しかし確かに、彼なりの決死の覚悟が垣間見えた。
陽気でふざけているように見えても、彼もまたEDFの誇りある兵士なのだ。
だが、それは誤りだ。
一人を残して撤退したところで、きっとあの怪物は我々を――私を逃しはしないだろう。
だから、ここで残るべきは――
『こちらタイタン! その必要はない。繰り返す、その必要はない! 総員バゥ・ロードから距離を取れ! む? 既に距離は空いているな。ならば良し! 目標が射程に入った。直ちに砲撃を行う!!』
タイタンからの長距離通信!?
まだ先ほどから五分と経っていない、早すぎる。
『レクイエム砲! てぇーーーッ!!』
だがタイタンの主砲は、躊躇いなくバゥ・ロードに振り下ろされた。
バゥ・ロードは音速の数倍で迫るレクイエム砲に反応し、迎撃を行った。
砲弾は直前で迎撃され、余剰となった糸はまだ地平線の向こうのタイタンに容赦なく直撃する。
タイタンとバゥ・ロードの、砲弾と糸の交差する砲撃戦が、始まる!
タイタン到着です!
やっぱ巨大戦車は大型の敵との戦いで力を発揮すると思うんですよ
だって絵になるしね!
サッカーグレネードとはEDF2で登場した武器です。
恐らくEDF5などではスティッキーグレネード試作型と名前を書いて登場していますが使った事ないので不明です。
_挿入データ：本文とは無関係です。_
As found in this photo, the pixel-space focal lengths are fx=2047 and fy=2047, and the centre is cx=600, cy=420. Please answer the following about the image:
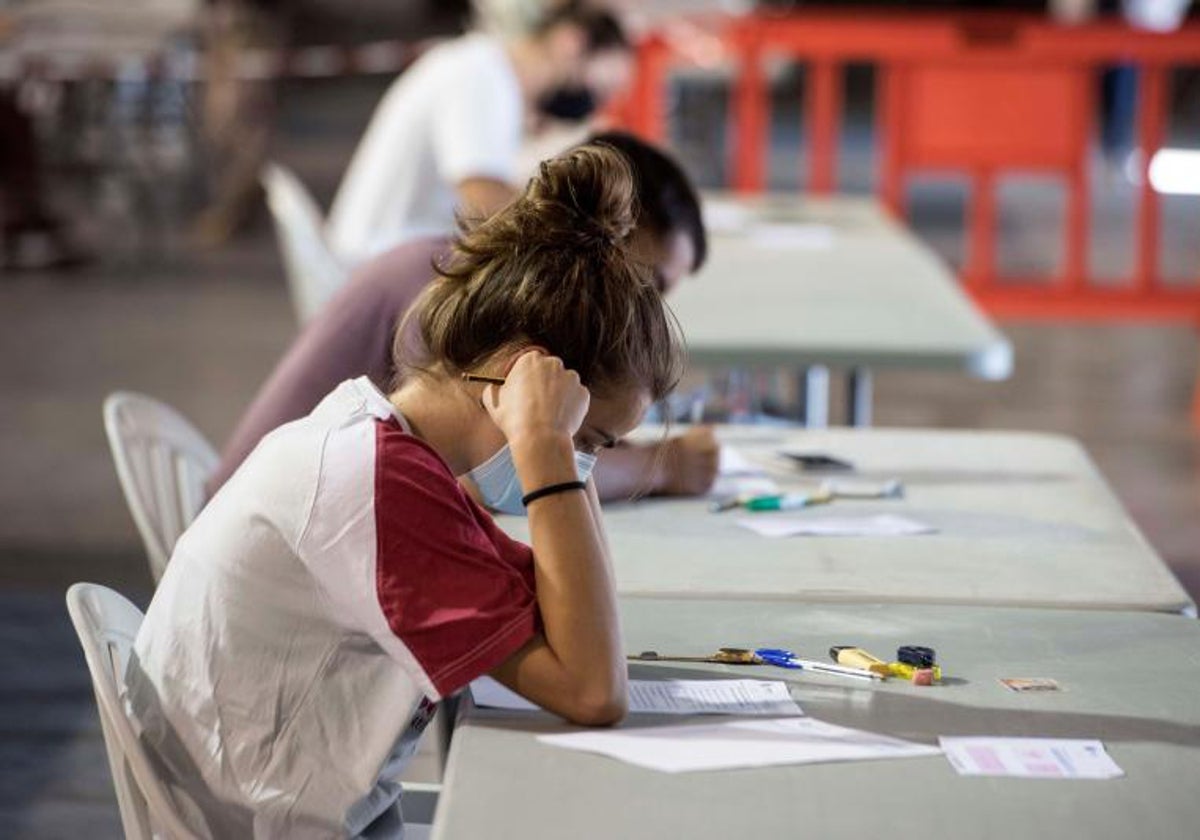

サッカーグレネードD=スティッキーグレネードαとなっているのですが、それは一発の吸着爆弾に対し、サッカーグレネードは20発の吸着爆弾が拡散して射出されます
よくソラスなんかに使った覚えがありますが、上位武器はまだ出せない上、今時EDF2より出典なのであまり馴染みは無いかもしれませんね。
もっと時代が進んだら、インフェルノ攻略とかで見る馴染みある武器が出せると思うので頑張って進めます!